Pode-se notar, aqui, novamente, um movimento de aproximação com as ciências exatas e biológicas, mas em um contexto diferente: não mais na apropriação de conceitos e realização de analogias para a estruturação de um campo disciplinar próprio, mas na busca da contribuição de novos conhecimentos em um movimento inter e mesmo transdisciplinar, no contexto do pensamento complexo, de “religação dos saberes” (Morin, 1987 e 2001).

Além disso, esse movimento é marcado por uma nova conceitualização do que é ciência e da natureza do saber científico diante de sua própria evolução. Como observa Wersig,

“such a science would be established as a prototype of a new or postmodern science. Postmodern science is not like classical science, driven by the search for complete understanding of how the world works, but by the need to develop strategies to solve in particular those problems which have been caused by classical sciences and technologies” (Wersig, 1993, p. 229)*.

Essa nova concepção de ciência estaria, assim, na origem mesma da construção do campo da ciência da informação, já que “information science is not to be looked at as a classical discipline, but as a prototype of the new kind of science” (Wersig, 1993, p. 235)** . E, embora esse movimento pareça ser distinto daquele da ciência da informação em direção às ciências sociais (particularmente ao que foi definido anteriormente como o “terceiro ramo”, que não só ampliou o escopo de atuação da ciência da informação, mas também transformou a forma como esta concebe e estuda seu objeto), na verdade ambos representam as duas faces de um mesmo processo: o da superação tanto da tradição da ciência moderna quanto de sua manifestação no campo das ciências sociais. Mais do que isso: é, por pretender se aproximar da “ciência pós-moderna”, superando os limites do modelo até então dominante, buscando superar seus impasses metodológicos simplificadores e abarcar um pensamento pautado pela complexidade, que a ciência da informação evolui para novas etapas de diálogo e inserção nas ciências sociais.

**Questões propostas**
A - Responda com base no trecho acima:
(i) Que autor e que anos são citados junto à expressão "religação dos saberes"?
(ii) Segundo a citação de Wersig da página 229, o que move a ciência pós-moderna?
(iii) Segundo a citação da página 235, como a ciência da informação não deve ser vista?
B - Reescreva o trecho entre "Além disso, esse" e "1993, p. 229)*.", inclusive, substituindo "saber científico" por "conhecimento científico".

**Material coletado**
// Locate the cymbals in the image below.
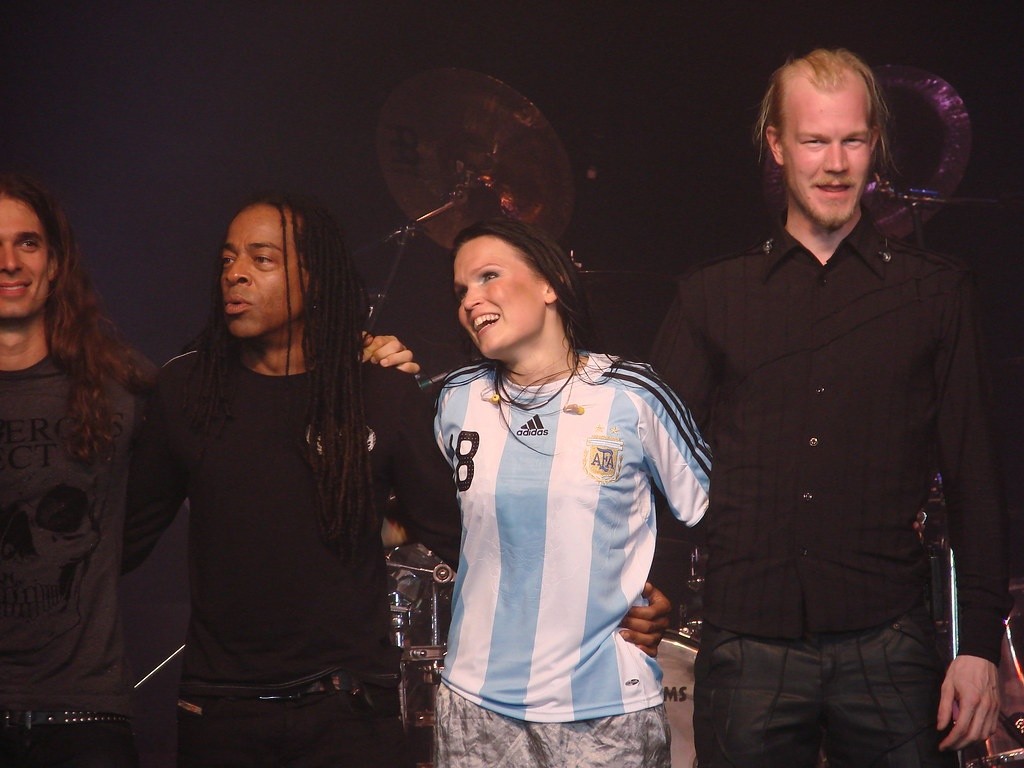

**Respostas**
A -
(i) Morin, 1987 e 2001.
(ii) A necessidade de desenvolver estratégias para resolver, em particular, os problemas causados pelas ciências e tecnologias clássicas.
(iii) Como uma disciplina clássica.

B -
Além disso, esse movimento é marcado por uma nova conceitualização do que é ciência e da natureza do conhecimento científico diante de sua própria evolução. Como observa Wersig,

“such a science would be established as a prototype of a new or postmodern science. Postmodern science is not like classical science, driven by the search for complete understanding of how the world works, but by the need to develop strategies to solve in particular those problems which have been caused by classical sciences and technologies” (Wersig, 1993, p. 229)*.